Earnings season has been strong. The results could have sparked more bearishness, but instead have generally been a sigh of relief. Of the companies that have reported so far, an above-average 73% beat earnings estimates, and 63% beat sales estimates. In terms of guidance, an equal number have raised guidance and lowered guidance (4%). We expected a higher percentage of companies lowering guidance than raising guidance, but that has yet to play out. Of course, some companies aren’t willing to provide guidance at all due to tariff policy. So far so good.
Let’s hope President Trump doesn’t change his mind and once again go after Fed Chairman Jerome Powell and lobby to replace him before his term is up in May 2026 or try to take away the Fed’s independence. Although an arguable point, such a battle would likely end up at the Supreme Court with President Trump losing the case. We are as concerned about this as we are about tariff policy. The Fed losing its independence would be a shot heard around the world. The effect on our economy and markets would be extremely damaging.
This all started when President Trump was reacting to Mr. Powell’s remarks that the President’s tariffs complicate the Fed’s job of maintaining stable prices with low unemployment. Powell spoke the truth. Tariffs are a tax, which means higher prices for tariffed goods. And President Trump is right that the Powell Fed has been wrong before but Mr. Powell is right to be wary of trying to offset the impact of tariffs by easing money too much or too soon.

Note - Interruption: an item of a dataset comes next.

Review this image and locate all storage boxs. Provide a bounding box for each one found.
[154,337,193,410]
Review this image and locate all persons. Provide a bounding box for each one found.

Hopefully we have heard the end of this. If the President wants faster growth and less market turmoil, he can help by taking his foot off the tariff accelerator.
S&P 500 IS UP 10% OFF APRIL 8TH LOW
The S&P 500 did not make it to official bear market territory at its April 8th low – down 19% from its February high. Since then, it has bounced back about 10%, but remains well below its long-term 200-day moving average. It is far from trading in the nice, steady uptrend we saw in 2023 and 2024 before tariffs took control of the markets. Further choppiness is likely in the near-term given this headline-driven market. That being said, market action since the lows made earlier this month has nearly always been followed by higher prices six to twelve months out.
Breadth continues to be a big positive. The cumulative advance/decline line is getting close to making a new high. This suggests the S&P 500 should ultimately resolve higher. The NASDAQ 100 had a 100% positive breadth day last Tuesday, a rare occurrence – every stock in the index traded higher.
Until last week, technology stocks, including the Mag 7, were left for dead during the mini-crash. They have rebounded sharply and are now back to within 1% of the YTD S&P 500 return.
We are also happy to see the equal-weighted S&P 500 stock index perform in line with the published cap-weighted version. It has been a broad-based rally no longer dominated by tech. This is a necessary development in our view for the bull market to find its legs again.
We continue to focus on upgrading client portfolios with new stocks with high growth prospects and reasonable valuations. This is admittedly getting harder as many purchase candidates have already risen 10-20% off the lows.